● PAGE TEXT:
◆ ◆ ◆ ◆

Database System Review: Chapter 12-19

My review note before final exam of ZJU Database System, 2022 Spring & Summer.

Chap12: Physical Storage Systems

1. storage

cache, main memory, (NVM), flash memory, magnetic disk, optical disk, magnetic tapes
primary/secondary(online)/tertiary(offline) storage

2. Magnetic Disks

head, tracks( 磁道 ), sectors( 扇区 ), extent( 盘区 )
Disk controller
move disk arm
compute checksum
Performance
Access time：Seek time + Rotational latency
Data-transfer rate
Sequential/Random access pattern
IOPS：I/O operations per second
MTTF：mean time to failure
Optimization：
Buffering
Read-ahead(Prefetch)
Disk-arm-scheduling
File organization：fragmented, defragment
Nonvolatile write buffer(battery backed up RAM or flash)
Log disk
Solid State Disks(SSD)：like Flash
Flash：erase, remapping, flash translation table, wear leveling

Chap13: Data Storage Structures

1. File organization

record
offset and length field
data of fixed-length attributes
null bitmap
data of variable-length attributes
Slotted Page Structure
header：
- number of record entries
- end of free space in the block
- location and size of each record
record pointer points to header
File organization
Heap
Sequential(ordered by search key)

◆ ◆ ◆ ◆

● DATA SEGMENT:
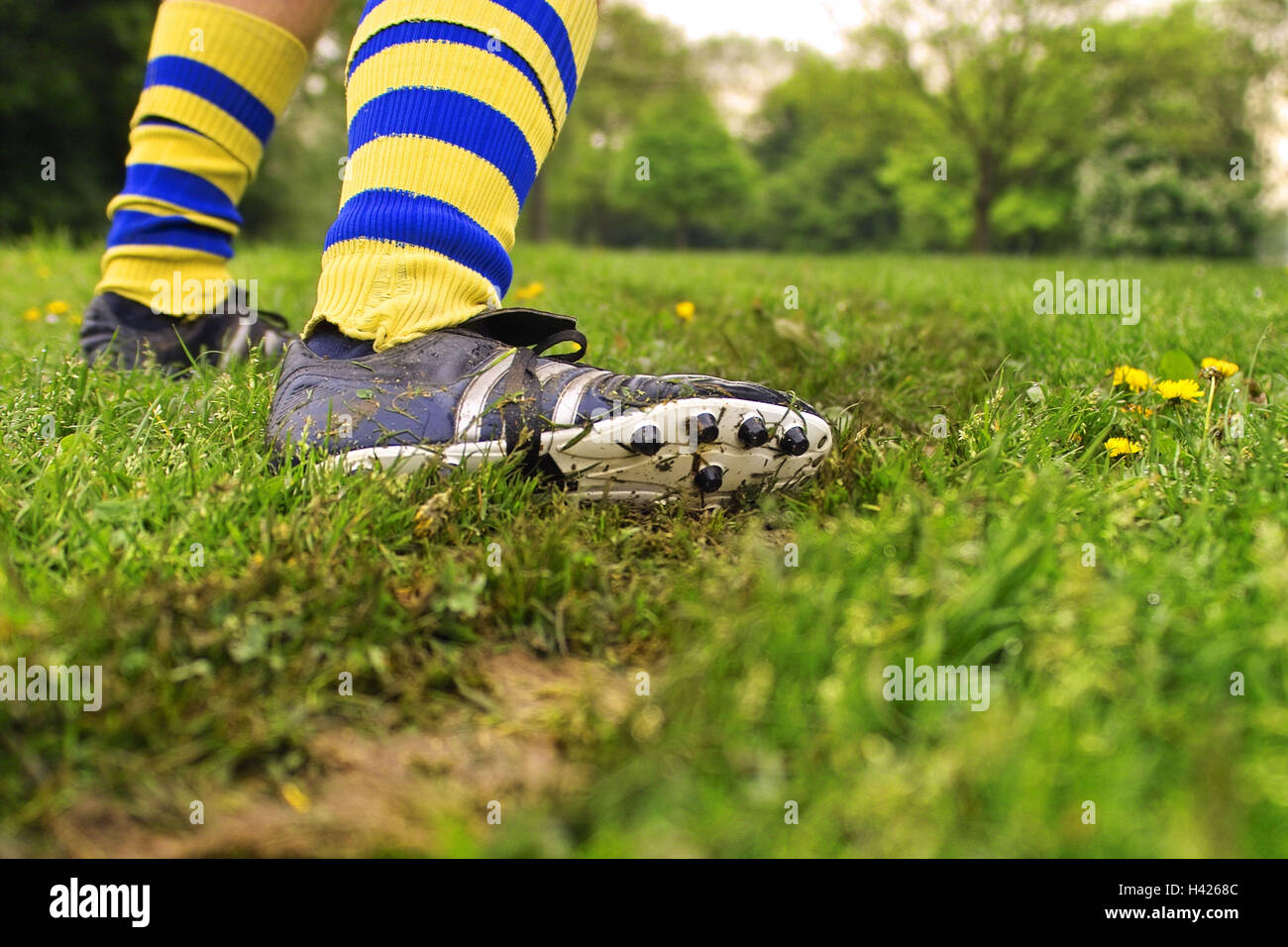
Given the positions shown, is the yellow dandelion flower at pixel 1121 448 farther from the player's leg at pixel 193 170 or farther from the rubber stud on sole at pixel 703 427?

◆ ◆ ◆ ◆

● WHAT YOU WILL DO:
a: Using the database review note, answer these:
(i) What two components make up access time?
(ii) What does IOPS stand for?
(iii) What three items does the slotted page header hold?
b: Can you sum up the database review note in two sentences?
c: Resume the database review note, picking up right after its final line.

● RESULTS IN ORDER:
a:
(i) Seek time and rotational latency.
(ii) I/O operations per second.
(iii) The number of record entries, the end of free space in the block, and the location and size of each record.

b: Written before the 2022 Spring & Summer final exam of ZJU Database System, the database review note first covers physical storage systems: it lists storage types from cache to magnetic tapes and covers magnetic disk structure, performance measures such as access time, data-transfer rate, IOPS and MTTF, and optimizations including buffering, read-ahead and disk-arm scheduling, along with solid state disks and flash. It then turns to data storage structures, describing record layout with offset and length fields and a null bitmap, the slotted page structure and its header, and heap and sequential file organization.

c:
multitable clustering file organization：good for join, bad for only one
- Table Patitioning
B+tree ~
Hashing
Data Dictionary
relations
User and accounting
Statistical/descriptive data
Physical file organization info
indices
Buffer-Replacement Policies
LRU(least recently used) strategy
Pinned block
Toss-immediate strategy
MRU
forced output(recovery)
Column/Row-Oriented Storage(Columnar Representation)
Benefits:
- only some attributes, Reduced IO, Improved CPU cache
- compression
- Vector processing(modern CPU)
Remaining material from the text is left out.